ABOUT THIS TASK: Nothing but the lines from the one with "phylum: Chordata" through the end of the listing below should appear in your reply, each copied exactly.
Segment Open
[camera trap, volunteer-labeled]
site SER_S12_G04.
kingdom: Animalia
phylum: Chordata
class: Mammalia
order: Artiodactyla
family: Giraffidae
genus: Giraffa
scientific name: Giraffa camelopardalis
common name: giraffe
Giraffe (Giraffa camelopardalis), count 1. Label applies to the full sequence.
Segment Closed
TASK ANSWER:
phylum: Chordata
class: Mammalia
order: Artiodactyla
family: Giraffidae
genus: Giraffa
scientific name: Giraffa camelopardalis
common name: giraffe
Giraffe (Giraffa camelopardalis), count 1. Label applies to the full sequence.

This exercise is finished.